A totalidade histórica geográfica
é o campo político da cultura de gosto mundial regido por uma plurivocidade de
tela verbal narrativa, como a da sociologia. Porém, uma relação dialética e
materialista articula o Estado virtual global e o Estado territorial. Este
perde a vontade de poder na produção das ideologias do
territorial-nacional. Em Ianni, a
sociedade é o palco da história. Daí a multinacional aparecer como paradigma da
sociedade global em uma aporia com a sociedade nacional. E não como uma relação
entre o Estado territorial e o Estado desterritorializado. A gramática virtual
dessa nova estrutura de laços sociais provoca o exaurir-se do campo das
ideologias científicas territorial/nacional:
“Note-se que o paradigma clássico
das ciências sociais está sedimentado e arraigado no pensamento e imaginário
dos cientistas sociais.
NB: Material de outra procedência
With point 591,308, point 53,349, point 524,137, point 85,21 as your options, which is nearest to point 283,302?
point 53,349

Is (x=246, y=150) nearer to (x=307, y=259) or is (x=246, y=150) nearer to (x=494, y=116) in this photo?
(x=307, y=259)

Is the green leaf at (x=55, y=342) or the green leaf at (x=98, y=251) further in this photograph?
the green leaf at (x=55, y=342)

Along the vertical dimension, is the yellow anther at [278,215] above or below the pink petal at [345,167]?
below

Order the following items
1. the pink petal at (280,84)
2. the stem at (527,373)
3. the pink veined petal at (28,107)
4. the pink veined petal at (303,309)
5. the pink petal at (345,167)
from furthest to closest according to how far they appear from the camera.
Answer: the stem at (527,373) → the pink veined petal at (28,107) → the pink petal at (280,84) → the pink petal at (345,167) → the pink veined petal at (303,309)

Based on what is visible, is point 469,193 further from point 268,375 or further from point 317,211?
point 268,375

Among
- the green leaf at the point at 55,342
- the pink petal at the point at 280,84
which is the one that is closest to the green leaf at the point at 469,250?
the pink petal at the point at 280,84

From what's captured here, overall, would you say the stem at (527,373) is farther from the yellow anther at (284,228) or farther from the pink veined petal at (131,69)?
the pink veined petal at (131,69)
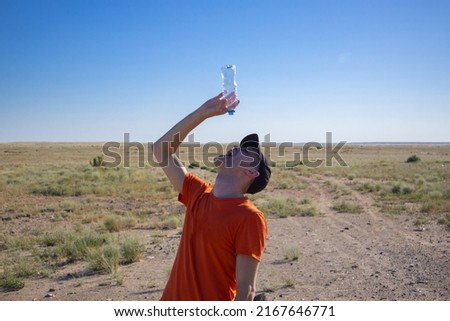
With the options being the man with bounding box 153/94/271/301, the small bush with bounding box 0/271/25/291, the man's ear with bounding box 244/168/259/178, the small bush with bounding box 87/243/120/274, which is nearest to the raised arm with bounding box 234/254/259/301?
the man with bounding box 153/94/271/301

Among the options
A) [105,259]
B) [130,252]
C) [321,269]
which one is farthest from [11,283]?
[321,269]

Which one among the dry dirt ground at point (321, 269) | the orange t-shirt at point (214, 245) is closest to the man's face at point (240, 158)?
the orange t-shirt at point (214, 245)

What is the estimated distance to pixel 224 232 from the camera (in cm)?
223

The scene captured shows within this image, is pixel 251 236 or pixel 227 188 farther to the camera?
pixel 227 188

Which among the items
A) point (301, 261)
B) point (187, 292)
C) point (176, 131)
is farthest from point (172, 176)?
point (301, 261)

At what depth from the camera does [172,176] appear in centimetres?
285

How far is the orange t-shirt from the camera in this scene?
217 centimetres

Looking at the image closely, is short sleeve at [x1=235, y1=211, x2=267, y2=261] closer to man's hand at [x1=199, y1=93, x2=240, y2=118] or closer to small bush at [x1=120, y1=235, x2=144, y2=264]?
man's hand at [x1=199, y1=93, x2=240, y2=118]

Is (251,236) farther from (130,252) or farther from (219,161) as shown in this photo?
(130,252)

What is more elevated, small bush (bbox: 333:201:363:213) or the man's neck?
the man's neck

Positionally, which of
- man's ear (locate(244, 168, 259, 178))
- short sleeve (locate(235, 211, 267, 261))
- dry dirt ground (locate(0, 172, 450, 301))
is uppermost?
man's ear (locate(244, 168, 259, 178))

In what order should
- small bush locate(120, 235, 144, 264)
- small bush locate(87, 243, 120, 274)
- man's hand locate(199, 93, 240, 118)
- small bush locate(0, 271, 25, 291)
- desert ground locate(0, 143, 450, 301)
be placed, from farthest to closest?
small bush locate(120, 235, 144, 264) < small bush locate(87, 243, 120, 274) < small bush locate(0, 271, 25, 291) < desert ground locate(0, 143, 450, 301) < man's hand locate(199, 93, 240, 118)

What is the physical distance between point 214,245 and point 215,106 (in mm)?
883

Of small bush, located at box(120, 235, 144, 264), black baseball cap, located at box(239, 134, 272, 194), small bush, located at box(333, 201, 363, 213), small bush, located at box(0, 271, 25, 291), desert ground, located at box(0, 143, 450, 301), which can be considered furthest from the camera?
small bush, located at box(333, 201, 363, 213)
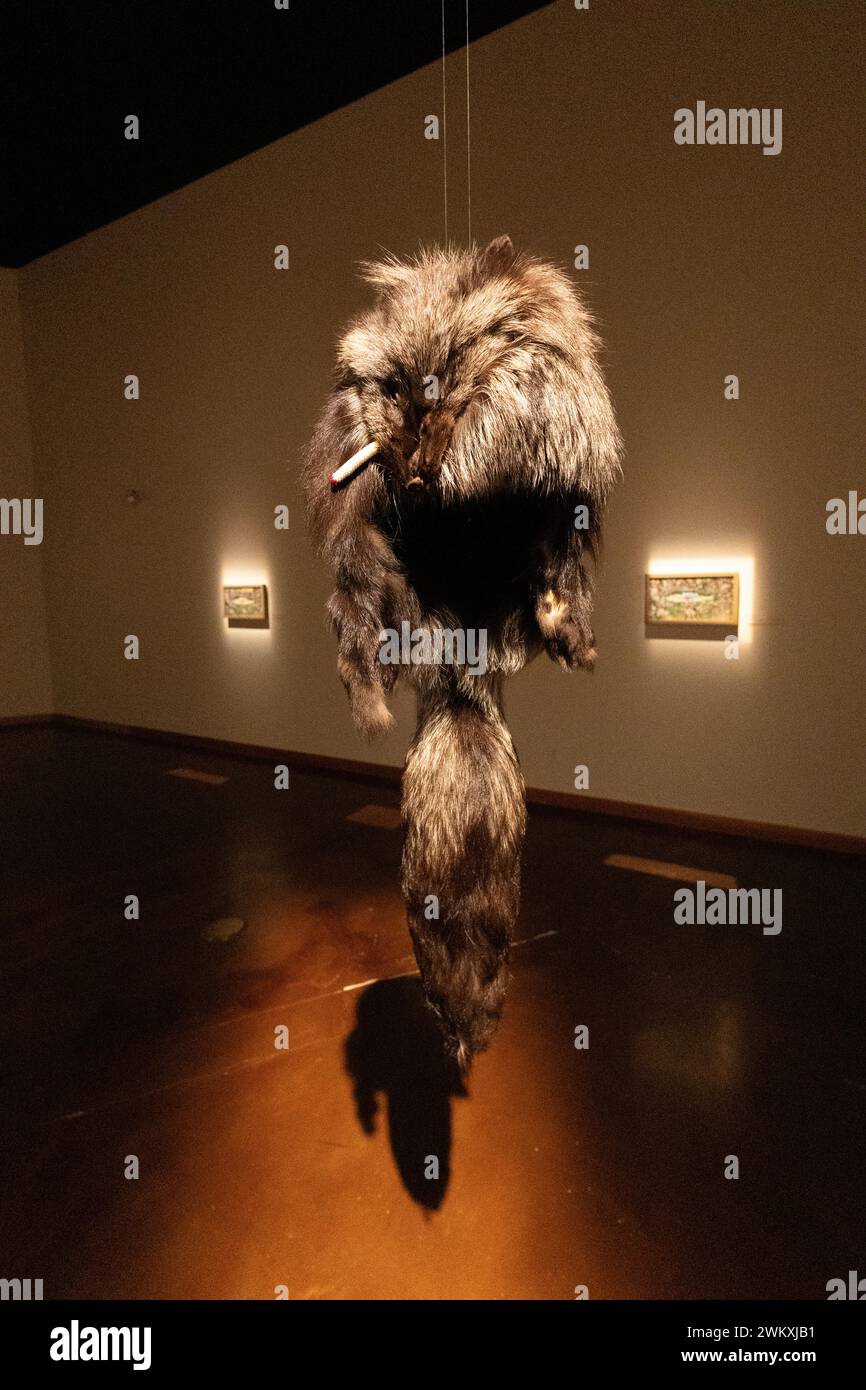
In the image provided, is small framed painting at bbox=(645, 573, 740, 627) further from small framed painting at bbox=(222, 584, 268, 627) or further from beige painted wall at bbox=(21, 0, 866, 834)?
small framed painting at bbox=(222, 584, 268, 627)

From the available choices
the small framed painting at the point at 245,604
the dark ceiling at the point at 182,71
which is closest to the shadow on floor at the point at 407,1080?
the small framed painting at the point at 245,604

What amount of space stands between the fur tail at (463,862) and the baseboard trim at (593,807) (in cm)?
369

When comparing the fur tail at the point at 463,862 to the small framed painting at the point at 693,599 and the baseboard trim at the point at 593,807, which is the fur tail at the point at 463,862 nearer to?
the small framed painting at the point at 693,599

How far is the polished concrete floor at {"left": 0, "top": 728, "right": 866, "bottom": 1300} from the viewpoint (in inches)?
78.8

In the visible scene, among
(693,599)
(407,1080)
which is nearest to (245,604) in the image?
(693,599)

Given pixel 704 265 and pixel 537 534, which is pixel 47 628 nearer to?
pixel 704 265

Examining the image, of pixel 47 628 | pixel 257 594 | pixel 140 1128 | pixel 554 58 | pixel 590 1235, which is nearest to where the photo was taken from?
pixel 590 1235

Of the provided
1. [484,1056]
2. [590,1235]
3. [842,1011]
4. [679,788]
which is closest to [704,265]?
[679,788]

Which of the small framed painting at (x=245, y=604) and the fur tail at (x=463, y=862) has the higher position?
the small framed painting at (x=245, y=604)

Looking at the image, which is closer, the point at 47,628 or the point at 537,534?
the point at 537,534

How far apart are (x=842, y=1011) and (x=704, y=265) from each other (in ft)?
14.2

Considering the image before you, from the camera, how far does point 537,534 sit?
1599mm

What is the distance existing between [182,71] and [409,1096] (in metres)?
6.68

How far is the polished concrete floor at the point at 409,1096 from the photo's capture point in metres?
2.00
Está codificado em tratados e manuais, nas
universidades e instituições de pesquisa, em revistas especializadas e coleções
de livros, ensaios e monografias, sacolas de pensamento e controvérsias
metodológicas. Há todo um vocabulário comum a que todas as ciências sociais
recorrem com frequência ou sempre”.(Ianni: 102).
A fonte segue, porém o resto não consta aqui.